While the officer handling Par was away from his desk for ten minutes, Par felt bored. So he began flipping through the folders with information on other cases on the officer's desk. They were heavy duty fraud cases—mafia and drug-money laundering—cases which carried reference to FBI involvement. These people looked hairy.

That day, Par had a quick appearance in court, just long enough to be given protective custody in the Manhattan detention complex known as the Tombs while he waited for the authorities from California to come and pick him up.

Par spent almost a week in the Tombs. By day three, he was climbing the walls. It was like being buried alive.

During that week, Par had almost no contact with other human beings—a terrible punishment for someone with so much need for a continual flow of new information. He never left his cell. His jailer slid trays of food into his cell and took them away.

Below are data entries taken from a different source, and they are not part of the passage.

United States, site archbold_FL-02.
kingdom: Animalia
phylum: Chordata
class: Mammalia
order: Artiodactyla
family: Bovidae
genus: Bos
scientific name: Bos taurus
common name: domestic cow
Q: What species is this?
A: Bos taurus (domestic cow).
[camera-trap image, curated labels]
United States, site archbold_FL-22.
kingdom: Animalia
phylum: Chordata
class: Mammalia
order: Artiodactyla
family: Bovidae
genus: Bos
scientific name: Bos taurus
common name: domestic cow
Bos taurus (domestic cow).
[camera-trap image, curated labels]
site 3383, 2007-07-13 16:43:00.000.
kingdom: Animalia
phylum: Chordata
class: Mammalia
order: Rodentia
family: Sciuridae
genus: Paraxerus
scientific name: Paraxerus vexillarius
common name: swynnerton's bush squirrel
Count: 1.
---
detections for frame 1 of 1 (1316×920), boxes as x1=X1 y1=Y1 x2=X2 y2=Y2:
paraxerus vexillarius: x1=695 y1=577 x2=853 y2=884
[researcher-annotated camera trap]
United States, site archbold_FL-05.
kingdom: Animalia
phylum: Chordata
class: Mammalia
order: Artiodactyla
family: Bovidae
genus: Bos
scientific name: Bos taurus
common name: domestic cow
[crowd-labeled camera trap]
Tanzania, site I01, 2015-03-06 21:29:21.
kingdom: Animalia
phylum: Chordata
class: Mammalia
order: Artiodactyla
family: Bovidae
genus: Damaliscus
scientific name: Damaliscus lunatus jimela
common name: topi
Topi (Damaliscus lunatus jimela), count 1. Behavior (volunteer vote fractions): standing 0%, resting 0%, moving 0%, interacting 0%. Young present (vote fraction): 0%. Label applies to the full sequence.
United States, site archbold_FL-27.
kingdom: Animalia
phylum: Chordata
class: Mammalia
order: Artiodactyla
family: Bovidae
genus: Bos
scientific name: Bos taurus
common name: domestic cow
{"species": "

On day six, Par went nuts. He threw a fit, began screaming and banging on the door. He yelled at the guard. Told him none too nicely that he wanted to `get the fuck outta here'. The guard said he would see if he could get Par transferred to Rikers Island, New York's notorious jail. Par didn't care if he was transferred to the moon, as long as he got out of solitary confinement.

Except for the serial killer, the north infirmary at Rikers Island was a considerable improvement on the Tombs. Par was only locked in his cell at night. During the day he was free to roam inside the infirmary area with other prisoners. Some of them were there because the authorities didn't want to put them in with the hardened criminals, and some of them were there because they were probably criminally insane.